Task description -
Without including the pictures, copy each line below exactly as it reads.

[Records shown — start]

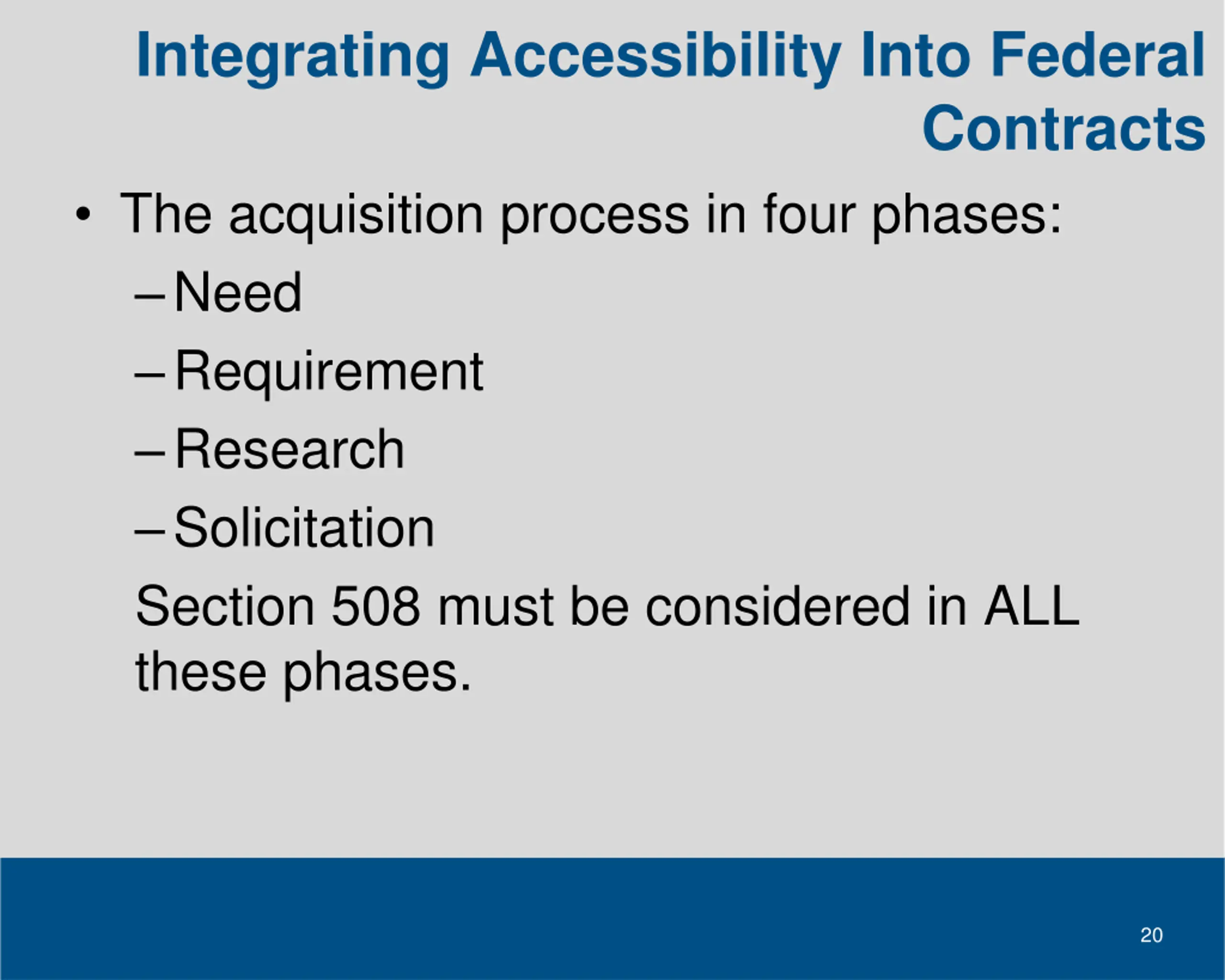 Integrating Accessibility Into Federal Contracts

• The acquisition process in four phases:
– Need
– Requirement
– Research
– Solicitation

Section 508 must be considered in ALL these phases.

20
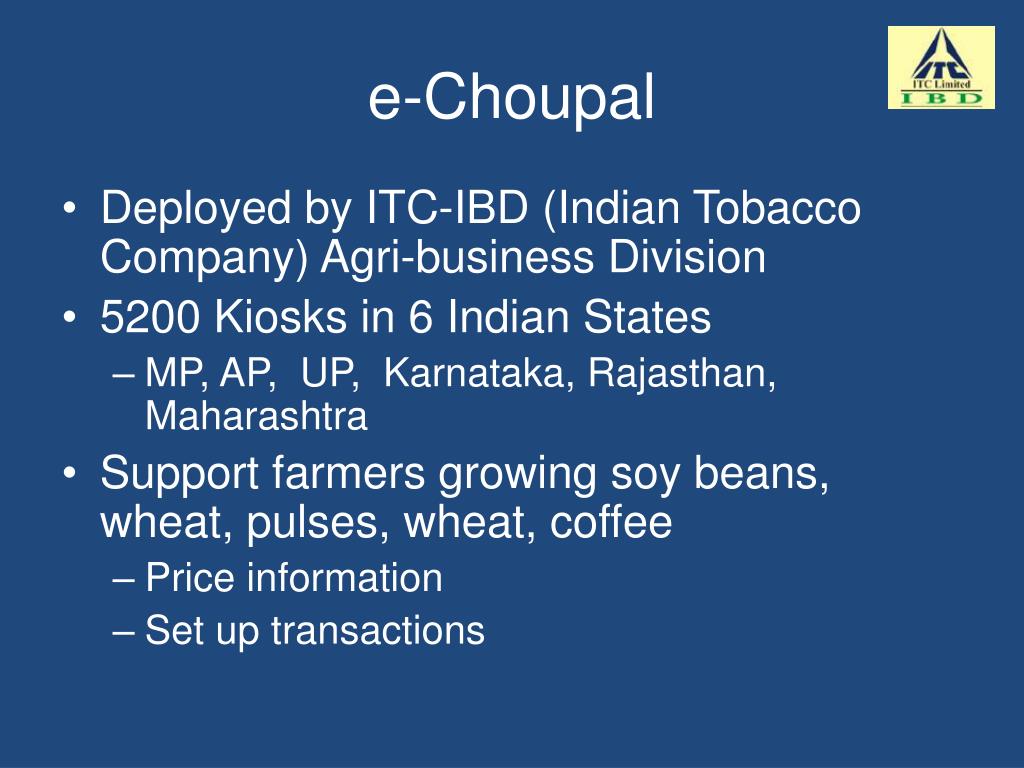 e-Choupal

ITC
ITC Limited
I B D

• Deployed by ITC-IBD (Indian Tobacco Company) Agri-business Division
• 5200 Kiosks in 6 Indian States
– MP, AP, UP, Karnataka, Rajasthan, Maharashtra
• Support farmers growing soy beans, wheat, pulses, wheat, coffee
– Price information
– Set up transactions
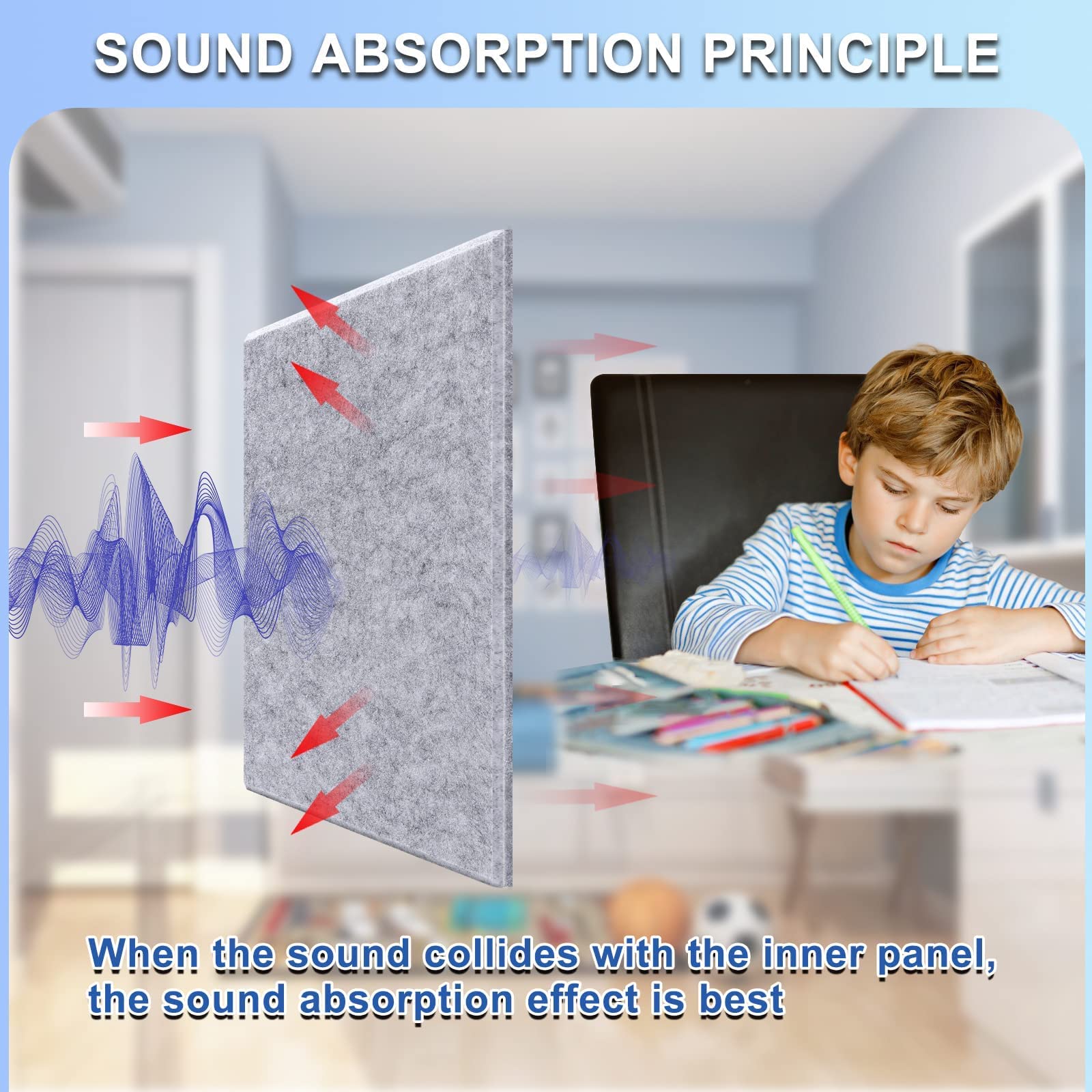 SOUND ABSORPTION PRINCIPLE

When the sound collides with the inner panel, the sound absorption effect is best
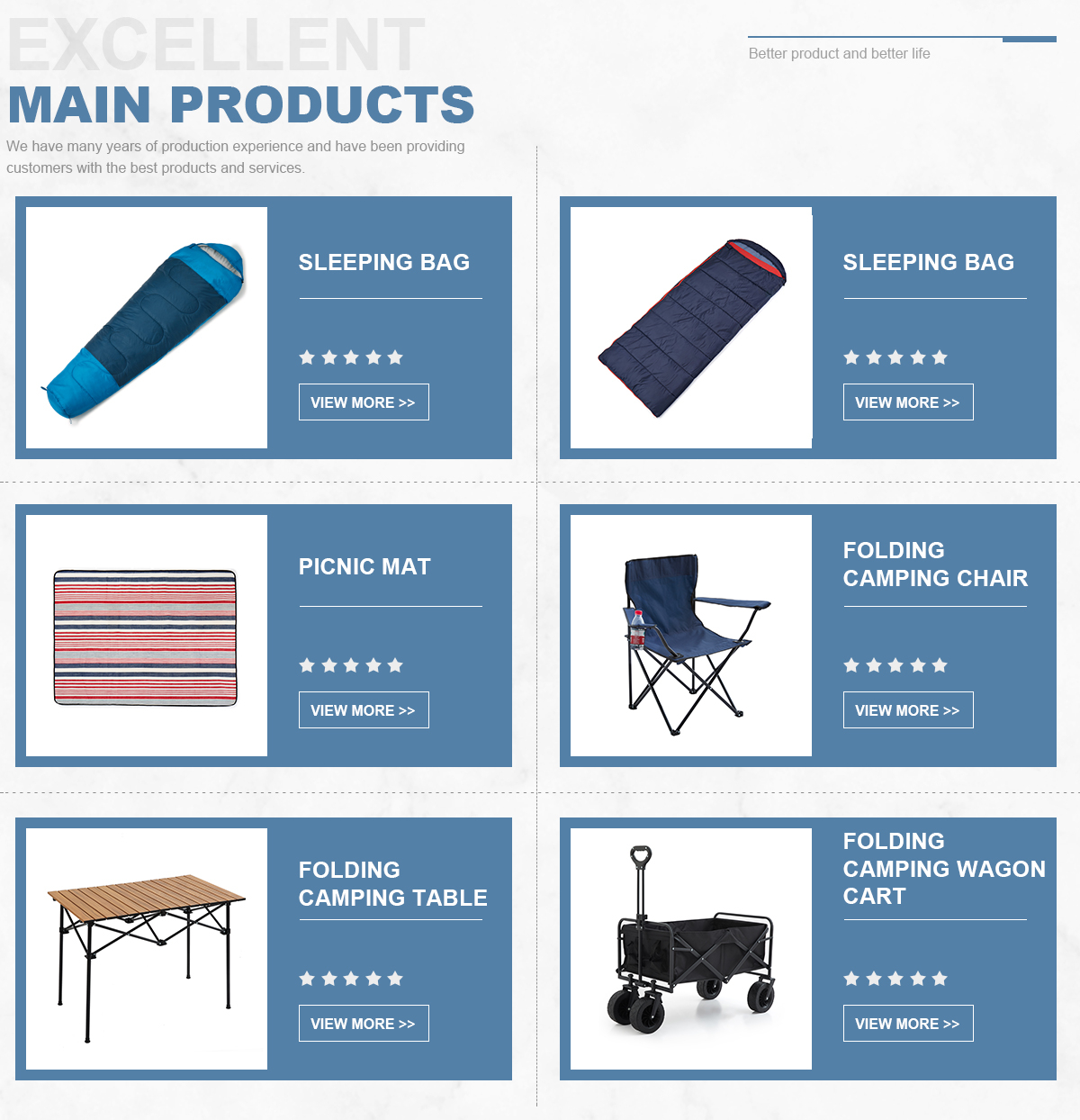 EXCELLENT
MAIN PRODUCTS

Better product and better life

We have many years of production experience and have been providing customers with the best products and services.

SLEEPING BAG

VIEW MORE >>

SLEEPING BAG

VIEW MORE >>

PICNIC MAT

VIEW MORE >>

FOLDING CAMPING CHAIR

VIEW MORE >>

FOLDING CAMPING TABLE

VIEW MORE >>

FOLDING CAMPING WAGON CART

VIEW MORE >>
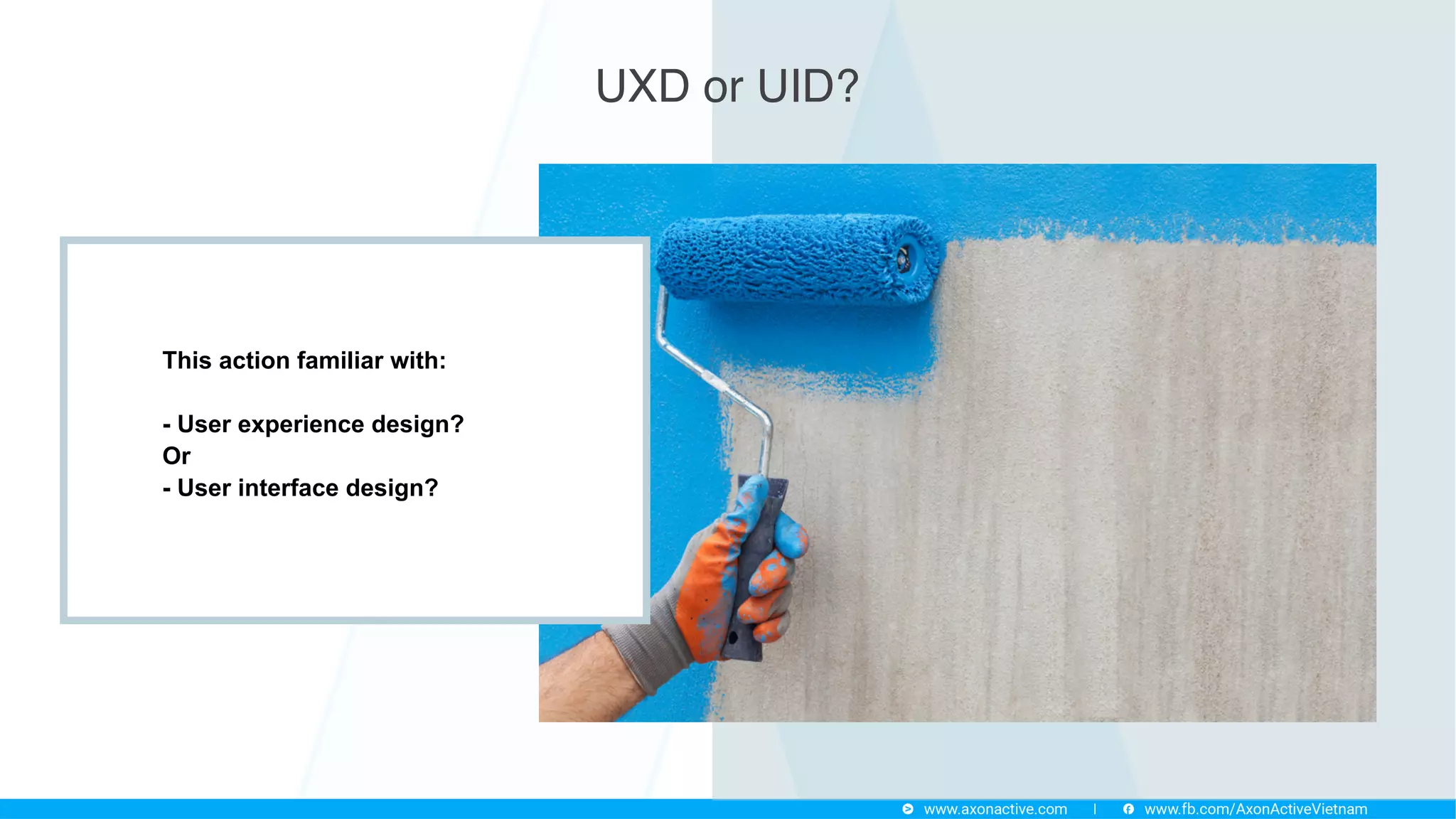 UXD or UID?

This action familiar with:

- User experience design?
Or
- User interface design?

www.axonactive.com | www.fb.com/AxonActiveVietnam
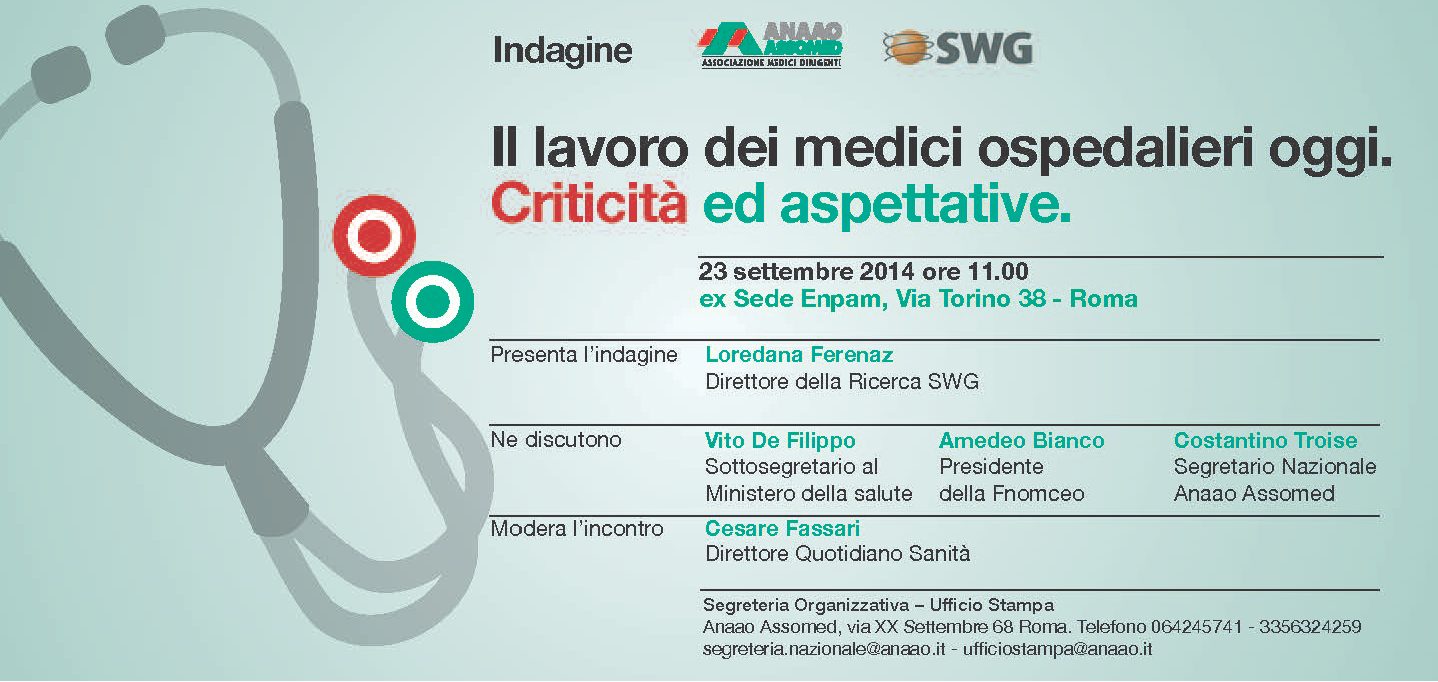 Indagine

ANAAO ASSOMED
ASSOCIAZIONE MEDICI DIRIGENTI

SWG

Il lavoro dei medici ospedalieri oggi.
Criticità ed aspettative.

23 settembre 2014 ore 11.00
ex Sede Enpam, Via Torino 38 - Roma

Presenta l'indagine
Loredana Ferenaz
Direttore della Ricerca SWG

Ne discutono
Vito De Filippo
Sottosegretario al Ministero della salute

Amedeo Bianco
Presidente della Fnomceo

Costantino Troise
Segretario Nazionale Anaao Assomed

Modera l'incontro
Cesare Fassari
Direttore Quotidiano Sanità

Segreteria Organizzativa – Ufficio Stampa
Anaao Assomed, via XX Settembre 68 Roma. Telefono 064245741 - 3356324259
segreteria.nazionale@anaao.it - ufficiostampa@anaao.it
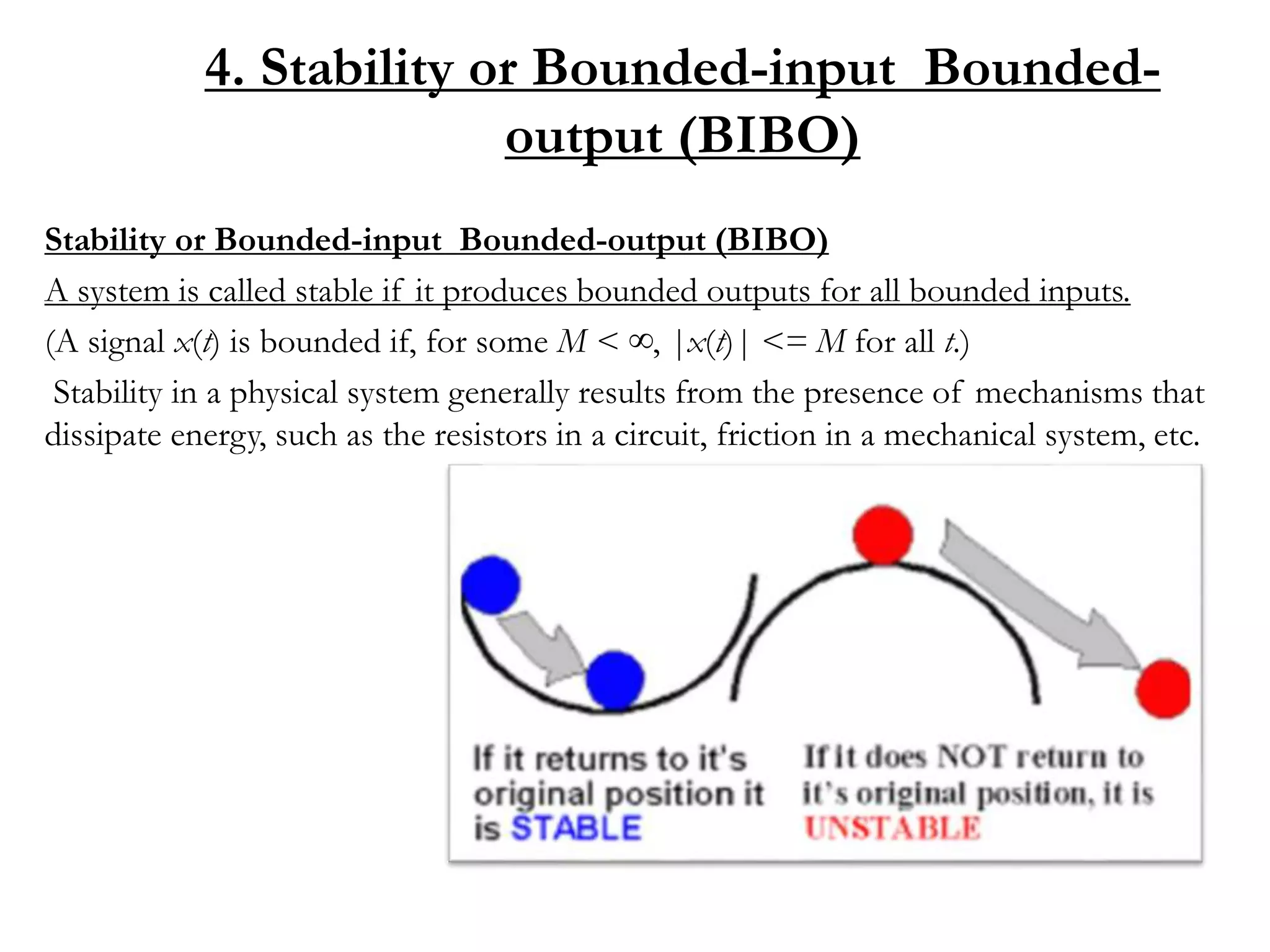 4. Stability or Bounded-input Bounded-output (BIBO)

Stability or Bounded-input Bounded-output (BIBO)

A system is called stable if it produces bounded outputs for all bounded inputs.

(A signal $x(t)$ is bounded if, for some $M < \infty$, $|x(t)| <= M$ for all $t$.)

Stability in a physical system generally results from the presence of mechanisms that dissipate energy, such as the resistors in a circuit, friction in a mechanical system, etc.

If it returns to it's original position it is STABLE

If it does NOT return to it's original position, it is UNSTABLE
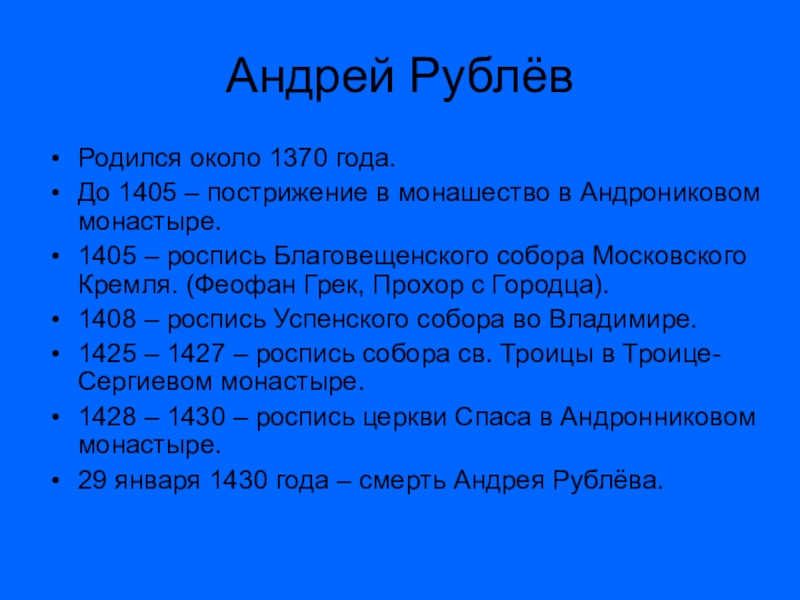 Андрей Рублёв

• Родился около 1370 года.
• До 1405 – пострижение в монашество в Андрониковом монастыре.
• 1405 – роспись Благовещенского собора Московского Кремля. (Феофан Грек, Прохор с Городца).
• 1408 – роспись Успенского собора во Владимире.
• 1425 – 1427 – роспись собора св. Троицы в Троице-Сергиевом монастыре.
• 1428 – 1430 – роспись церкви Спаса в Андронниковом монастыре.
• 29 января 1430 года – смерть Андрея Рублёва.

[Records shown — finish]

Exercise response -
 Integrating Accessibility Into Federal Contracts

• The acquisition process in four phases:
– Need
– Requirement
– Research
– Solicitation

Section 508 must be considered in ALL these phases.

20
 e-Choupal

ITC
ITC Limited
I B D

• Deployed by ITC-IBD (Indian Tobacco Company) Agri-business Division
• 5200 Kiosks in 6 Indian States
– MP, AP, UP, Karnataka, Rajasthan, Maharashtra
• Support farmers growing soy beans, wheat, pulses, wheat, coffee
– Price information
– Set up transactions
 SOUND ABSORPTION PRINCIPLE

When the sound collides with the inner panel, the sound absorption effect is best
 EXCELLENT
MAIN PRODUCTS

Better product and better life

We have many years of production experience and have been providing customers with the best products and services.

SLEEPING BAG

VIEW MORE >>

SLEEPING BAG

VIEW MORE >>

PICNIC MAT

VIEW MORE >>

FOLDING CAMPING CHAIR

VIEW MORE >>

FOLDING CAMPING TABLE

VIEW MORE >>

FOLDING CAMPING WAGON CART

VIEW MORE >>
 UXD or UID?

This action familiar with:

- User experience design?
Or
- User interface design?

www.axonactive.com | www.fb.com/AxonActiveVietnam
 Indagine

ANAAO ASSOMED
ASSOCIAZIONE MEDICI DIRIGENTI

SWG

Il lavoro dei medici ospedalieri oggi.
Criticità ed aspettative.

23 settembre 2014 ore 11.00
ex Sede Enpam, Via Torino 38 - Roma

Presenta l'indagine
Loredana Ferenaz
Direttore della Ricerca SWG

Ne discutono
Vito De Filippo
Sottosegretario al Ministero della salute

Amedeo Bianco
Presidente della Fnomceo

Costantino Troise
Segretario Nazionale Anaao Assomed

Modera l'incontro
Cesare Fassari
Direttore Quotidiano Sanità

Segreteria Organizzativa – Ufficio Stampa
Anaao Assomed, via XX Settembre 68 Roma. Telefono 064245741 - 3356324259
segreteria.nazionale@anaao.it - ufficiostampa@anaao.it
 4. Stability or Bounded-input Bounded-output (BIBO)

Stability or Bounded-input Bounded-output (BIBO)

A system is called stable if it produces bounded outputs for all bounded inputs.

(A signal $x(t)$ is bounded if, for some $M < \infty$, $|x(t)| <= M$ for all $t$.)

Stability in a physical system generally results from the presence of mechanisms that dissipate energy, such as the resistors in a circuit, friction in a mechanical system, etc.

If it returns to it's original position it is STABLE

If it does NOT return to it's original position, it is UNSTABLE
 Андрей Рублёв

• Родился около 1370 года.
• До 1405 – пострижение в монашество в Андрониковом монастыре.
• 1405 – роспись Благовещенского собора Московского Кремля. (Феофан Грек, Прохор с Городца).
• 1408 – роспись Успенского собора во Владимире.
• 1425 – 1427 – роспись собора св. Троицы в Троице-Сергиевом монастыре.
• 1428 – 1430 – роспись церкви Спаса в Андронниковом монастыре.
• 29 января 1430 года – смерть Андрея Рублёва.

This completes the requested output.